Иван Васильевич поднялся с кресла. Лицо его стало строгим.

– Владимир! Дважды обманываешь ты меня: и как царя и как своего брата. Коли не ведаешь ты, я ведаю, чего вы добиваетесь. Да и то сказать! Плохо ли жилось удельному князю? Ведь он смотрел на свое княжество, словно бы торговый мужик на свою лавку. Прикажет дворецкому либо казначею обобрать своих поселян, и наместники его и волостели тащат ему великую казну. Мало того, они и себя не забывали кормом и постоянно своего прибытка добивались. А ныне все вы должны пещись единственно о пользе царству. Плохо ныне стало. А скажи-ка мне по-братски, без утайки: если бы тогда преставился я и стал бы ты великим князем на Руси, дал бы ты волю княжатам, вернул бы ты им старые порядки? А? Скажи, не лукавь.

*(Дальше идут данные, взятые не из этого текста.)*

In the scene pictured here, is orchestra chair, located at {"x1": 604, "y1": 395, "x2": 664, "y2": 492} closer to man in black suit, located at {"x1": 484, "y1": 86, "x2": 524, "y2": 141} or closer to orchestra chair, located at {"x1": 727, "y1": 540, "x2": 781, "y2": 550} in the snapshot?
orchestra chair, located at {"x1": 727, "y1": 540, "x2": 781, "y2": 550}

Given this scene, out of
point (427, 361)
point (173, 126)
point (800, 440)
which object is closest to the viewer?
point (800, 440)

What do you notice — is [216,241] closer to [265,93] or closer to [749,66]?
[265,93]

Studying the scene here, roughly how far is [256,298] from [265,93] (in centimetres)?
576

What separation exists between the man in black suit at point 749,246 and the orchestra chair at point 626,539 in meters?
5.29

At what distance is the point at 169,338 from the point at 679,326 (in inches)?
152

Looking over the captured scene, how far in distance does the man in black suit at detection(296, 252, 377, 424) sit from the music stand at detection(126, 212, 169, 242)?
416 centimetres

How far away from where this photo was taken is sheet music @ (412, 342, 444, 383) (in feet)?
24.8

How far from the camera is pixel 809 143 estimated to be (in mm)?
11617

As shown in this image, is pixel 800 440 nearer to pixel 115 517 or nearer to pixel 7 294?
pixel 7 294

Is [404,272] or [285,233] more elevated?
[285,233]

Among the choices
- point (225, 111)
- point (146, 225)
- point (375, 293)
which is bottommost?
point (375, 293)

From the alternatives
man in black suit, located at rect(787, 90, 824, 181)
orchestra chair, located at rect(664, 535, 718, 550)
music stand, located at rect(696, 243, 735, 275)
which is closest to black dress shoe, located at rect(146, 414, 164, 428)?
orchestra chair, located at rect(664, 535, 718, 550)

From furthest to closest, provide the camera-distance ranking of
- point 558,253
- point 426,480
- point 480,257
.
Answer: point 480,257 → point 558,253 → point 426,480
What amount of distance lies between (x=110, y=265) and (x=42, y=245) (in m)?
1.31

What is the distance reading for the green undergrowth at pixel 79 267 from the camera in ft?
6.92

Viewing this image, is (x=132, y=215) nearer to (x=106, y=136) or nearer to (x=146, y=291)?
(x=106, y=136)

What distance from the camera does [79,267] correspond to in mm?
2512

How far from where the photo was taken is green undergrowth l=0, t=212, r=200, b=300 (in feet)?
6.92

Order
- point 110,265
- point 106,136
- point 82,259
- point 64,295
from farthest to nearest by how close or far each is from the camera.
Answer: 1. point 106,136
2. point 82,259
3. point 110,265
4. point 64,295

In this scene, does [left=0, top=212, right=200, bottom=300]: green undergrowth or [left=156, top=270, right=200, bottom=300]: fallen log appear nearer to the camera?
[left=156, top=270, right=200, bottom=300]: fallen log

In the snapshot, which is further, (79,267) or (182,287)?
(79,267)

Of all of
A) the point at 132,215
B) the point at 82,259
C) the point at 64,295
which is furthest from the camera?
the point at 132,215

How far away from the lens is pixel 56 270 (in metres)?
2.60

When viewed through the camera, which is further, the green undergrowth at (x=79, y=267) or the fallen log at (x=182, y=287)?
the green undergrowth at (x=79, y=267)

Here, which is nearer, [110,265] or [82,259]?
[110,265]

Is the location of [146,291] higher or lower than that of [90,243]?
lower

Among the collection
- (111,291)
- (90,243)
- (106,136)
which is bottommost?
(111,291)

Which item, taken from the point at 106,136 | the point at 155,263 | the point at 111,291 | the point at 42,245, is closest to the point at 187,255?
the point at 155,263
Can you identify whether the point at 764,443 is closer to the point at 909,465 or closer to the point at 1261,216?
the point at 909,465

– Государь, Иван Васильевич, ты знаешь – я делал бы то, что укажет Боярская дума. В разногласии не может быть крепким царство. Князья – не враги тебе. Клевещут на них тебе твои ласкатели. Не верь своим новым слугам. Ради своей пользы клевещут они.

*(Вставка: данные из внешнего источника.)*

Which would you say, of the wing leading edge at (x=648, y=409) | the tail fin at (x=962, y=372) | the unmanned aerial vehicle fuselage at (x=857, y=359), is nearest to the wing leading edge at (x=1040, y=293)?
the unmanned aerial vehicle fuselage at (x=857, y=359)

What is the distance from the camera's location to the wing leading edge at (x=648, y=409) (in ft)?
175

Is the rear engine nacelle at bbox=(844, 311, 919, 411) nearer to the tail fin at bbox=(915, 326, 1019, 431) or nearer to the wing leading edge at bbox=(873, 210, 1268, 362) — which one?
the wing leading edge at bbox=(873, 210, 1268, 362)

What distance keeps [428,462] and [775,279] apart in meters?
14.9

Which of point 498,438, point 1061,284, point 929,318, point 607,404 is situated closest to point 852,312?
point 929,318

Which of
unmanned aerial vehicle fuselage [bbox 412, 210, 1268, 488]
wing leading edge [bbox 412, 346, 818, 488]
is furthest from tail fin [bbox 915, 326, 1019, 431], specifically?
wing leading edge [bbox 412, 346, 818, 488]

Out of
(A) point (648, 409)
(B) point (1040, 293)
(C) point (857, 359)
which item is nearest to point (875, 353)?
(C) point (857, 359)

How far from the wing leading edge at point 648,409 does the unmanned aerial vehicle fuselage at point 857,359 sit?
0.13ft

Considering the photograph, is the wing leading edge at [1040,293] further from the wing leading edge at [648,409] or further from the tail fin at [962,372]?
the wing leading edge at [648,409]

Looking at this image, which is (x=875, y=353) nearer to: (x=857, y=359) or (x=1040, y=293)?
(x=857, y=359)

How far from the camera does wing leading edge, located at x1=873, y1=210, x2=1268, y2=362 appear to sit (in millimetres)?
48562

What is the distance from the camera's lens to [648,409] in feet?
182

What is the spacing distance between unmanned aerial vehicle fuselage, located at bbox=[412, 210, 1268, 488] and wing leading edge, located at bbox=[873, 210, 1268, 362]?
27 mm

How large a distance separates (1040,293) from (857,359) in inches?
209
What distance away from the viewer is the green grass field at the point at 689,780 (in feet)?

– Не то говоришь, Владимир! Я не враг Боярской думы. Она и ныне здравствует, и государь одобряет ее приговоры. Иван Васильевич в дружбе с Боярской думой, но в несогласии с изменниками. Пора бы тебе то, князь, знать. А вот сия писулька, переданная одним из людей литовского посольства твоему другу. Кому? Ты должен знать. Знакома тебе?

Царь достал из кармана небольшой клочок бумаги и показал его князю Старицкому.

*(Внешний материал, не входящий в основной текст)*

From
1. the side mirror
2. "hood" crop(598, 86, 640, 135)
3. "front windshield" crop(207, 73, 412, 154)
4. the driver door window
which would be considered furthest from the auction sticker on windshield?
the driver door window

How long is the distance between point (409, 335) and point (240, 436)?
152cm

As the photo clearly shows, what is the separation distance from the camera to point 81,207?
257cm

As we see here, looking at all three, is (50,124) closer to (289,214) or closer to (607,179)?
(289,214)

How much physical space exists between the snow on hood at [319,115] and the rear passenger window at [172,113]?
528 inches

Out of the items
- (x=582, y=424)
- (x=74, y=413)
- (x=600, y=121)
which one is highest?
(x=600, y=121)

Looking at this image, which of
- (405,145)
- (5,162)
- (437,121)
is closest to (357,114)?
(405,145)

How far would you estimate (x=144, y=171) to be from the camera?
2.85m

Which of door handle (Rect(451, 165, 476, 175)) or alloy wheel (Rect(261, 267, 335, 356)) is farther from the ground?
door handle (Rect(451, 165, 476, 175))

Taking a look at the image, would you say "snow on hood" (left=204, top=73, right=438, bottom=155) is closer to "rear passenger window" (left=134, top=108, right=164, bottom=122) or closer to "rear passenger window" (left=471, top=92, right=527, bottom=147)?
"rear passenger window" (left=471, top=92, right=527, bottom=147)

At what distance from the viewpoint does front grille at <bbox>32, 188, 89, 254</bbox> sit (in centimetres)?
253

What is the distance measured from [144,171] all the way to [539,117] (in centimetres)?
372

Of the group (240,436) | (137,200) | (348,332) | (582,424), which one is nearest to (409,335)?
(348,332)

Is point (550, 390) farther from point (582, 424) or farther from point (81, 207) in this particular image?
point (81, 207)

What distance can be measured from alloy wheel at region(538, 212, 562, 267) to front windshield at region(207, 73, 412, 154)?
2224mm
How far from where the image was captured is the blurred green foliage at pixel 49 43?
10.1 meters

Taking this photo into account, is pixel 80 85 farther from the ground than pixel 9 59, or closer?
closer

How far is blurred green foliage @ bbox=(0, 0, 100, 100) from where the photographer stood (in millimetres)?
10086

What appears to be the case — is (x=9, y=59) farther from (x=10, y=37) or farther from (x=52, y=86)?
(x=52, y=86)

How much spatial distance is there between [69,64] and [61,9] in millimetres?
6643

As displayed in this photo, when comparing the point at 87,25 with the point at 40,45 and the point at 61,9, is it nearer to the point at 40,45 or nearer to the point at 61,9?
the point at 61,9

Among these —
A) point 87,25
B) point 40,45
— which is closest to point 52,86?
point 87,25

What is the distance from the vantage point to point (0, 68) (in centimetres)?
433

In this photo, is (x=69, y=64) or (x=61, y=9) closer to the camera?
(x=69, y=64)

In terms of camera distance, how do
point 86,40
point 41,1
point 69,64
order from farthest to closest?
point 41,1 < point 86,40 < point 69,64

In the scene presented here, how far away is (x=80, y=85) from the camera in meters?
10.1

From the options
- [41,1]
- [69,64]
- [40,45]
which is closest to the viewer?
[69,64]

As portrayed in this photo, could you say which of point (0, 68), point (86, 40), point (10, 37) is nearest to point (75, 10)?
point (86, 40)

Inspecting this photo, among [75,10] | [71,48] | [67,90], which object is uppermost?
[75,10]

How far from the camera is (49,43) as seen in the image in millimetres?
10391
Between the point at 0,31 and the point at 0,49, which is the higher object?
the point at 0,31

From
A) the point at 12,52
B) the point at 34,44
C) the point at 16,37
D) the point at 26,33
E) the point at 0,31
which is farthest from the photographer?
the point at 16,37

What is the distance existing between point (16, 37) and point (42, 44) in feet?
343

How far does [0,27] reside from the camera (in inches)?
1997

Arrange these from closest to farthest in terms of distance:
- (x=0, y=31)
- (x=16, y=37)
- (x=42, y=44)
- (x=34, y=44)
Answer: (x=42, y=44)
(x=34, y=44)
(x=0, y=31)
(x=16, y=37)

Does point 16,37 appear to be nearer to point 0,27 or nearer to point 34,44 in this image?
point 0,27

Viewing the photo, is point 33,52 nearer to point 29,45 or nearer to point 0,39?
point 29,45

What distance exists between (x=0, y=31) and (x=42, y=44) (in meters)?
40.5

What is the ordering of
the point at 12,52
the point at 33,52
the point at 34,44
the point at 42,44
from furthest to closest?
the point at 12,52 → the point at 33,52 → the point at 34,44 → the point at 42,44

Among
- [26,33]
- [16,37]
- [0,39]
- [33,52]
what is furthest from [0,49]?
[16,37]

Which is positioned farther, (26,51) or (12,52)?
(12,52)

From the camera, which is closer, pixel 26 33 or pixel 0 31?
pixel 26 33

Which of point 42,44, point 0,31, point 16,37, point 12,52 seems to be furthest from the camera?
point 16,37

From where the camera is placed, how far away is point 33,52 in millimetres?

– Бывало ли это в твоих руках?

Владимир Андреевич неуверенно покачал головой:

– И не слыхивал о ней.

– И не слыхивал? А в ней писано, что-де незачем московскому царю бездельную войну вести. Все одно ему моря николи не видать. А чтоб война скорее кончилась, воеводы отъезжали бы в Литву к королю, не давали бы поблажек своему тирану. Ничего того ты не ведаешь?

– Нет, не ведаю!

– Ну, добро, князь! Будем думать, – ты мне преданный слуга и честный брат, – сказал царь и, достав из стола другой клочок бумаги, спросил: – А это знаешь, чье это писание?

– Не понимаю, что это, – прочитав бумагу, ответил князь.

– Ну, иди с Богом... Буде с меня. Бог спасет. Иди.

После ухода князя Старицкого Иван Васильевич спросил Малюту:

– Где тот немчин?

– Он тут, великий государь...

– Покличь!

Малюта удалился, а через несколько минут вернулся, таща за рукав Генриха Штадена.

– Вот он! А своровал то у хмельного стрелецкого десятника Невклюдова, когда он уснул у него в корчме. А Невклюдов получил ее от князя Владимира Андреевича для передачи князю Василию Темкину. В хмельном виде похвалялся он милостию к себе князя Старицкого, оный Невклюдов.